- _Set of tasks_:
1 - Answer these questions from the TB programme abstract:
(a) Where was the community-based DOTS programme located?
(b) Which two main societal issues did study participants raise?
(c) What were the two main types of problems related to poverty?
2 - Reproduce the stretch of the TB programme abstract from "Design/methodology/approach - The" through "on TB treatment.", copying it word for word.

- _Extract_:
===============

Purpose - The purpose of this paper is to explore the wider societal issues that can impact on the success of a TB programme.
Design/methodology/approach - The paper is a qualitative study of the experiences of people involved in a community-based DOTS programme in Lubombo, Swaziland, involving patients, DOT treatment supporters, clinic nurses and other key informants.
Findings - The paper finds that study participants spontaneously raised two main societal issues, which had major impact on the success of the TB programme: health beliefs and poverty. It is seen that health beliefs can have a major impact on treatment-seeking behaviour and outcomes of TB treatment. Problems related to poverty were of two main types: insufficient funds to attend for review, and lack of food whilst on TB treatment.

===============

- _Data_:
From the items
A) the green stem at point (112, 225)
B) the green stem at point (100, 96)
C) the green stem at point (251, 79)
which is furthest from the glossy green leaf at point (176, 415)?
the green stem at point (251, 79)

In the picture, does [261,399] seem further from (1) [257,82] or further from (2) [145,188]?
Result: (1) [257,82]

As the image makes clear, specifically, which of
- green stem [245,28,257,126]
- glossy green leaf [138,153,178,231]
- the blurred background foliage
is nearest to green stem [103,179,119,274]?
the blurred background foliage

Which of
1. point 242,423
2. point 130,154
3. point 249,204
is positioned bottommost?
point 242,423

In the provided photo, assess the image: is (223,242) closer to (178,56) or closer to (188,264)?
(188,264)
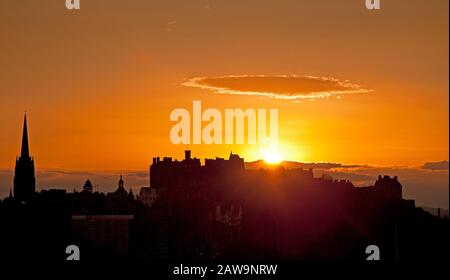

===============

- _Results for the exercise_:
1 -
(a) Lubombo, Swaziland.
(b) Health beliefs and poverty.
(c) Insufficient funds to attend for review, and lack of food whilst on TB treatment.

2 -
Design/methodology/approach - The paper is a qualitative study of the experiences of people involved in a community-based DOTS programme in Lubombo, Swaziland, involving patients, DOT treatment supporters, clinic nurses and other key informants.
Findings - The paper finds that study participants spontaneously raised two main societal issues, which had major impact on the success of the TB programme: health beliefs and poverty. It is seen that health beliefs can have a major impact on treatment-seeking behaviour and outcomes of TB treatment. Problems related to poverty were of two main types: insufficient funds to attend for review, and lack of food whilst on TB treatment.